No texto sobre Arthur Versiani Velloso, em que ano o autor defendeu a tese de Psicologia Social em cuja banca Velloso esteve?

▶ [Texto para leitura]:
'''
A 11 de fevereiro de 1986 faleceu em Belo Horizonte, após prolongada
enfermidade, Arthur Versiani Velloso, catedrático de História
da Filosofia da Universidade Federal de Minas Gerais e membro da Academia
Mineira de Letras. Ele foi a própria Filosofia nos anos em
que empolgou centenas de estudantes para os estudos filosóficos
nas suas aulas no Colégio Marconi e na Faculdade de Filosofia da
UFMG. Era um kantista e como admirador de Emmanuel Kant viajou duas
vezes à Alemanha para realizar, em Koenisberg, com o corpo docente
da universidade, a famosa “stoa” kantiana ao túmulo do mestre
alemão. Tal era sua admiração por aquele filósofo
que mandou fazer, em Belo Horizonte, uma réplica, em granito, da
sua pedra tumular onde estão gravadas as imortais palavras com que
é concluída a Crítica da Razão Prática:
“ Duas coisas enchem o meu espírito de admiração
e respeito, sempre novos e crescentes, quanto mais sobre elas reflito:
o céu estrelado sobre mim e a lei moral em mim”.
Na última vez que fui à Faculdade de Filosofia, ainda na
Rua Carangola, vi, no vestíbulo da faculdade,aquela réplica.
Não sei se ainda permanece nas novas instalações
ou se foi relegado a um depósito. Aquela lápide era,
realmente, estranha e inusitada para aqueles que não conhecem sua
história e não respeitam o passado. Tive a honra de
ter Mestre Velloso na minha banca de Doutoramento quando, em 1973, defendi
minha tese de Psicologia Social. Ele foi extremamente atencioso e
gentil ao deslocar-se de Belo Horizonte até Ribeirão Preto.
Sua argüição, como não poderia deixar de ser,
foi inteligente e crítica. Depois disto nunca mais o vi.
'''
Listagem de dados
'''
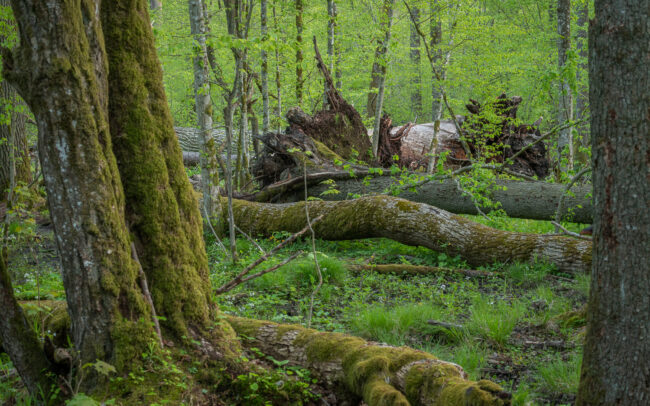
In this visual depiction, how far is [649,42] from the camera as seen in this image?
2082 mm

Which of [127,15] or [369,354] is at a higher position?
[127,15]

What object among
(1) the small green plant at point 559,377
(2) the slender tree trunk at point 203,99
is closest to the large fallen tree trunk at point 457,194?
(2) the slender tree trunk at point 203,99

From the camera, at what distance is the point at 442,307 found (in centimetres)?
531

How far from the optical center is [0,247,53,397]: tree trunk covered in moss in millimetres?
2826

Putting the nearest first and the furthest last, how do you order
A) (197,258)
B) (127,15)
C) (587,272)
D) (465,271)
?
(127,15) → (197,258) → (587,272) → (465,271)

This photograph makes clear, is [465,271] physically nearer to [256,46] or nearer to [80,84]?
[256,46]

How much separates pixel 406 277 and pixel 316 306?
1.66 metres

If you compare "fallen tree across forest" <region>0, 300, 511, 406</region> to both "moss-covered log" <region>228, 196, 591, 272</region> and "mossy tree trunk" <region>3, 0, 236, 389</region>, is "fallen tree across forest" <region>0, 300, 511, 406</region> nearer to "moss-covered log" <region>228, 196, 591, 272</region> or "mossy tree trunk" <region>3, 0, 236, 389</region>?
"mossy tree trunk" <region>3, 0, 236, 389</region>

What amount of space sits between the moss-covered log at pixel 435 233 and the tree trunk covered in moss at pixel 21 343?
5111 millimetres

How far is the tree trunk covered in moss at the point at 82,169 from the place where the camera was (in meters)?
2.51

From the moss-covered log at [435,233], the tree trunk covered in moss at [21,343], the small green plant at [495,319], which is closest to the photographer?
the tree trunk covered in moss at [21,343]

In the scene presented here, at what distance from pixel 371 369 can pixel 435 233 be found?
428 centimetres

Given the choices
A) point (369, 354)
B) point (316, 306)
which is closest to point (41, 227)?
point (316, 306)

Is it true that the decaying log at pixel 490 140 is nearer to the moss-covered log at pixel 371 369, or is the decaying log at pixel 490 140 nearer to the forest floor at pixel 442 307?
the forest floor at pixel 442 307
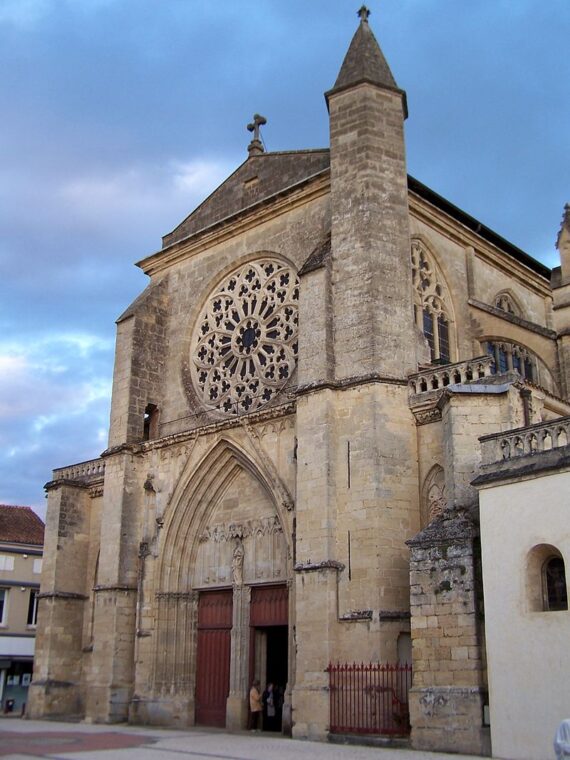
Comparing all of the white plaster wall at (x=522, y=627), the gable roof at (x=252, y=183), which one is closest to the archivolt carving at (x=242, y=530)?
the white plaster wall at (x=522, y=627)

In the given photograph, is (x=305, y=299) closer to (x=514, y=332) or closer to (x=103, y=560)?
(x=514, y=332)

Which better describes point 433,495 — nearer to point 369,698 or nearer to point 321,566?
point 321,566

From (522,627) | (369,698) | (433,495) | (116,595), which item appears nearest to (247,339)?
(116,595)

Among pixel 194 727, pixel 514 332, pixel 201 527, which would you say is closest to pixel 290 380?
pixel 201 527

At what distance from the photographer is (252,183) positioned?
22.2 m

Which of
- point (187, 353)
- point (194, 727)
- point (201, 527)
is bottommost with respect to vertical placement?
point (194, 727)

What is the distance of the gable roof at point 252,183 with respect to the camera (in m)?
20.8

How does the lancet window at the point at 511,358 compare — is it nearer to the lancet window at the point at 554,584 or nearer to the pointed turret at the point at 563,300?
the pointed turret at the point at 563,300

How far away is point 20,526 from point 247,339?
16155mm

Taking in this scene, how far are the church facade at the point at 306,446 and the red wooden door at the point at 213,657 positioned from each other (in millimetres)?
48

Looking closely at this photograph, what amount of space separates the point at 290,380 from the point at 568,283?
841cm

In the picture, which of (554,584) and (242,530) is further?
(242,530)

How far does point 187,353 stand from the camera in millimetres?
22109

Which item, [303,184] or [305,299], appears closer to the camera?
'''
▶ [Resposta abaixo]: Em 1973.